## TASK LIST
• A. Copy the entries word for word, starting with the line that contains "Which of the" and going on through the last line of the entries, and leave the pictures out.
• B. Write the next part of the court opinion on landowners' duty in premises liability cases, picking up after its final sentence.

With these limits in mind, we describe the specific measures the Plaintiff proposes, and then assess their burdensomeness upon landowners. We can then pursue the balancing process outlined above, to evaluate the trial court's conclusions on foreseeability, or the lack thereof.
III
DUTY FACTORS
A. Plaintiff's Proposed Measures v. Burdensomeness of Implementation
As a threshold matter, we do not base our conclusions about duty on the given fact that these Defendants have already undertaken some duties to carry out security guard and surveillance functions in the parking areas, including Structure D. Case law instructs us in such premises liability cases that we are to avoid that alternative analysis, that a duty was arguably created when Defendants voluntarily undertook to operate security measures, but did so negligently. (Tan, supra, 170 Cal.App.4th 1087, 1101; Alvarez, supra, 100 Cal.App.4th 1190, 1212.) Thus, a plaintiff in this kind of premises liability lawsuit may not characterize her claim "as one for negligent undertaking of a duty. [Citation.]... '[P]laintiffs cannot attempt to circumvent governing decisional law about a commercial enterprise's liability for criminal acts by recasting their claim in some other subtheory of negligence. The dispositive issue remains the foreseeability of the criminal act. Absent foreseeability of the particular criminal conduct, there is no duty to protect the plaintiff from that particular type of harm.' " (Tan, supra, at p. 1101 citing Alvarez, supra, at p. 1212; Ericson, supra, 162 Cal.App.4th at pp. 1309.)

## DATASET RECORDS
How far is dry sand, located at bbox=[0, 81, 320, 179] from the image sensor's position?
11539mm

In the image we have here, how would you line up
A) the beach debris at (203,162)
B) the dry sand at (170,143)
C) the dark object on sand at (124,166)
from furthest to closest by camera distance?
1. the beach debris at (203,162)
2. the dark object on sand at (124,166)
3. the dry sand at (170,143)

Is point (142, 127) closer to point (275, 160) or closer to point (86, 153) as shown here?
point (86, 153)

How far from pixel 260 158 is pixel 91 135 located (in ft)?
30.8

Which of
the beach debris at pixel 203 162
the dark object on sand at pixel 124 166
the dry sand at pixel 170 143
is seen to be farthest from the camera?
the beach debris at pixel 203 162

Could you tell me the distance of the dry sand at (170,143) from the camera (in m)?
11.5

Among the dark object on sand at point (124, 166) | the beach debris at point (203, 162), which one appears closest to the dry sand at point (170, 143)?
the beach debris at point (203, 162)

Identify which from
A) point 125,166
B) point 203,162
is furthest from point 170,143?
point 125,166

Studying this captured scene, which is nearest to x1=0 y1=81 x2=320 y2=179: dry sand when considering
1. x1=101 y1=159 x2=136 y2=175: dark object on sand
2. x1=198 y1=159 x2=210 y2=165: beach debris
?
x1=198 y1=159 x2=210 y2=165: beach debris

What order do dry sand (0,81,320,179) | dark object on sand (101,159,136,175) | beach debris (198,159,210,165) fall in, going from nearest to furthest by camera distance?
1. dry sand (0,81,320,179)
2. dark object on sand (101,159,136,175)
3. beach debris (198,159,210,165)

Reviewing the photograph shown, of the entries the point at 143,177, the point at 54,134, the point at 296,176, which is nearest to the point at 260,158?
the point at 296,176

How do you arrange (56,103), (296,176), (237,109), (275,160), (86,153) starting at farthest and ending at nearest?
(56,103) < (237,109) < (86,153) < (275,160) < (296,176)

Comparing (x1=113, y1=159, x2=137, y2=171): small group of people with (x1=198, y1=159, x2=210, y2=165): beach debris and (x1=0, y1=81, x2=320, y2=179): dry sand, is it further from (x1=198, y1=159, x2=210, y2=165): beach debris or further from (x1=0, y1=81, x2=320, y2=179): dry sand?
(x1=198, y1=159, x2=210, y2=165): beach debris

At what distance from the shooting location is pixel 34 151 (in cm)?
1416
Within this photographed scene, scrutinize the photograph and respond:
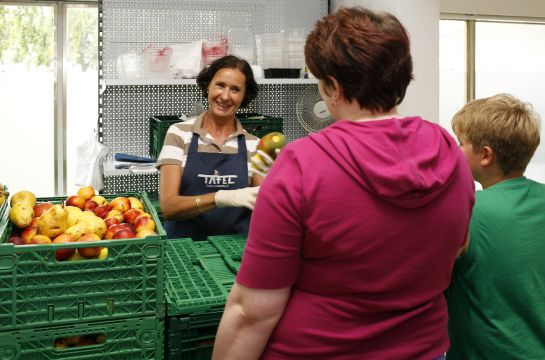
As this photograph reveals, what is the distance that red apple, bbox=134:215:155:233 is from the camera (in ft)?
5.23

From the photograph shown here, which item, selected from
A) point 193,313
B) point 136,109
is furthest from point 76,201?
point 136,109

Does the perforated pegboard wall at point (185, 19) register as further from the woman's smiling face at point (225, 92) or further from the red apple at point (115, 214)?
the red apple at point (115, 214)

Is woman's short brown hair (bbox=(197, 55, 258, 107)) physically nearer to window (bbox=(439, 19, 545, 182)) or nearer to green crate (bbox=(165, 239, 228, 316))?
green crate (bbox=(165, 239, 228, 316))

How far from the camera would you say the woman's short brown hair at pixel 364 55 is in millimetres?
1109

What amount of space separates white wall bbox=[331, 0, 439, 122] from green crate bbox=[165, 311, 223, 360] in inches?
85.5

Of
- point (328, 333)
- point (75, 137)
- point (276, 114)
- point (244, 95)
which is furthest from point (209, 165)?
point (75, 137)

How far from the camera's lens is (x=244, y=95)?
9.57ft

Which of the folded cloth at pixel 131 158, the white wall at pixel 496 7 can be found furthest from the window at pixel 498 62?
the folded cloth at pixel 131 158

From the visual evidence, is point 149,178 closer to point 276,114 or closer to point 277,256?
point 276,114

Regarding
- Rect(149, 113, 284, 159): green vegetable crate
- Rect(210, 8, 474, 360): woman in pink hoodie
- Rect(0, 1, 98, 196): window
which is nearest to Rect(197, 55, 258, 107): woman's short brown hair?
Rect(149, 113, 284, 159): green vegetable crate

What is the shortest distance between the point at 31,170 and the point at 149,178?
2.66m

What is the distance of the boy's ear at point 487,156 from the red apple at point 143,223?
0.88 meters

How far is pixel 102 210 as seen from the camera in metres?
1.77

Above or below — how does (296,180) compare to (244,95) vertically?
below
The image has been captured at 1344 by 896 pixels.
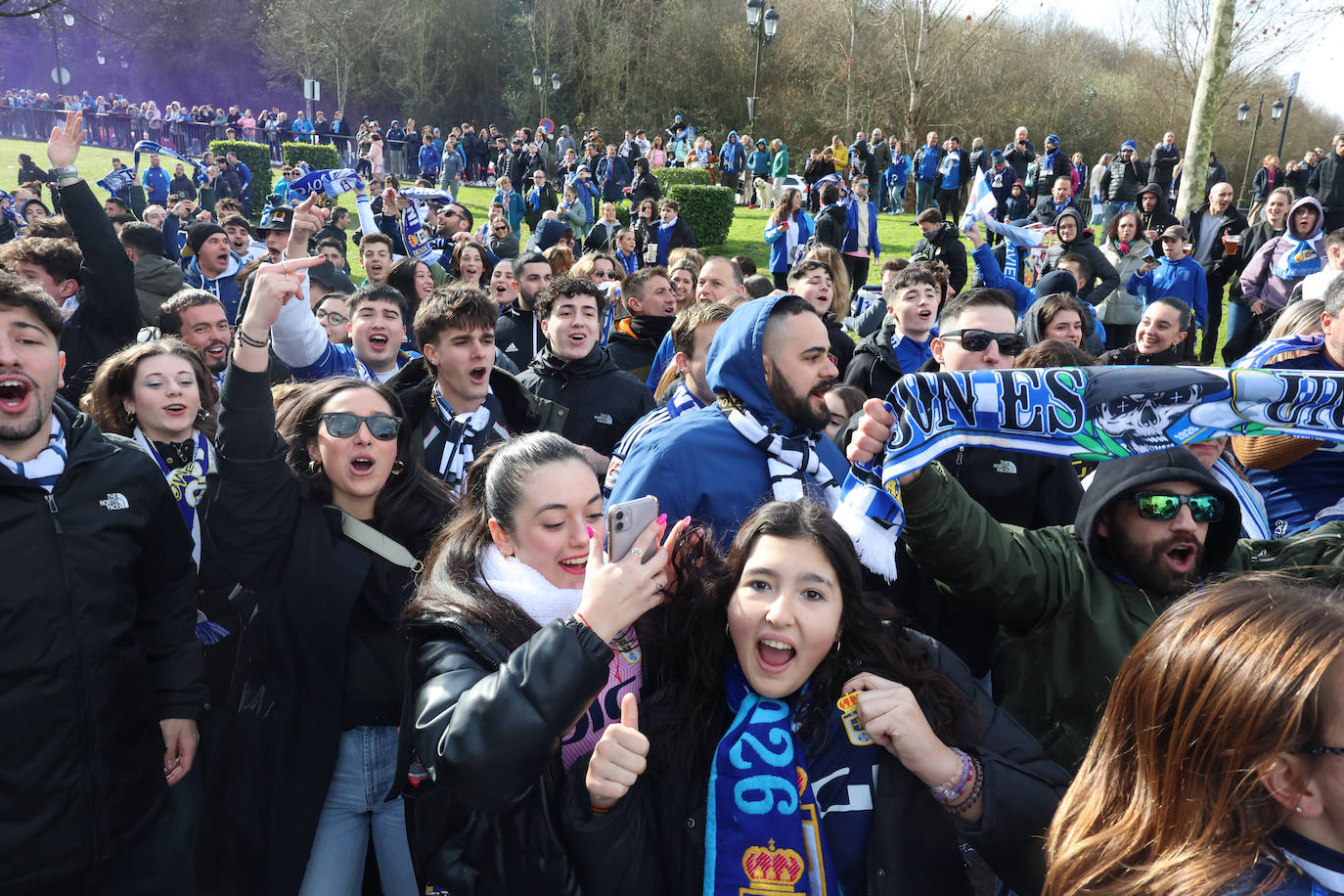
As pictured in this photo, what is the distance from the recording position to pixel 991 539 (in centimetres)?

## WRITTEN ANSWERS
• A.
Which of the folded cloth at pixel 131 158, the white wall at pixel 496 7 can be found furthest from the window at pixel 498 62?
the folded cloth at pixel 131 158

From the visual evidence, is point 149,178 closer to point 276,114 or closer to point 277,256?
point 276,114

Regarding
- Rect(149, 113, 284, 159): green vegetable crate
- Rect(210, 8, 474, 360): woman in pink hoodie
- Rect(0, 1, 98, 196): window
which is nearest to Rect(197, 55, 258, 107): woman's short brown hair?
Rect(149, 113, 284, 159): green vegetable crate

What is the shortest distance between the point at 31,170 and the point at 149,178?
2.66m

What is the distance of the boy's ear at point 487,156 from the red apple at point 143,223?
0.88 meters

How far is pixel 102 210 as seen from the camera in metres?
1.77

Above or below — how does (296,180) compare to (244,95) vertically?
below
The image has been captured at 1344 by 896 pixels.
As pictured in this photo, what is the distance from the recording position to pixel 991 539 (in centimetres)?

• B.
In her opposition to both summary judgment motions, Plaintiff sought to impose two forms of duties on Defendants, to go beyond what had been done, by (1) providing enhanced and increased security measures such as monitors and alarms, or more roving patrols, and/or (2) installing decoy cameras and signs. The trial court found no duty to install any additional security measures, of either type. This record requires us to take into account both forms of Plaintiff's proposed duties of installing visible security.
PSC argues that the only protective measure that could have prevented this assault, having security guards escort patrons through the entire parking lot, is unduly burdensome and cannot support any imposition of a duty. That is not what Plaintiff is requesting, and that is not what is before us. We are cognizant that landowners are not insurers of the public safety, and can only be required to take reasonable measures against foreseeable risks. (Sharon P., supra, 21 Cal.4th at pp. 1190-1191.) Here, as recommended by Plaintiff's experts, she seeks a duty to provide either minimal decoy measures (a few hundred dollars), or operable "state-of-the-art security measures, " at a cost of around $50,000-$75,000, at the Structure D location.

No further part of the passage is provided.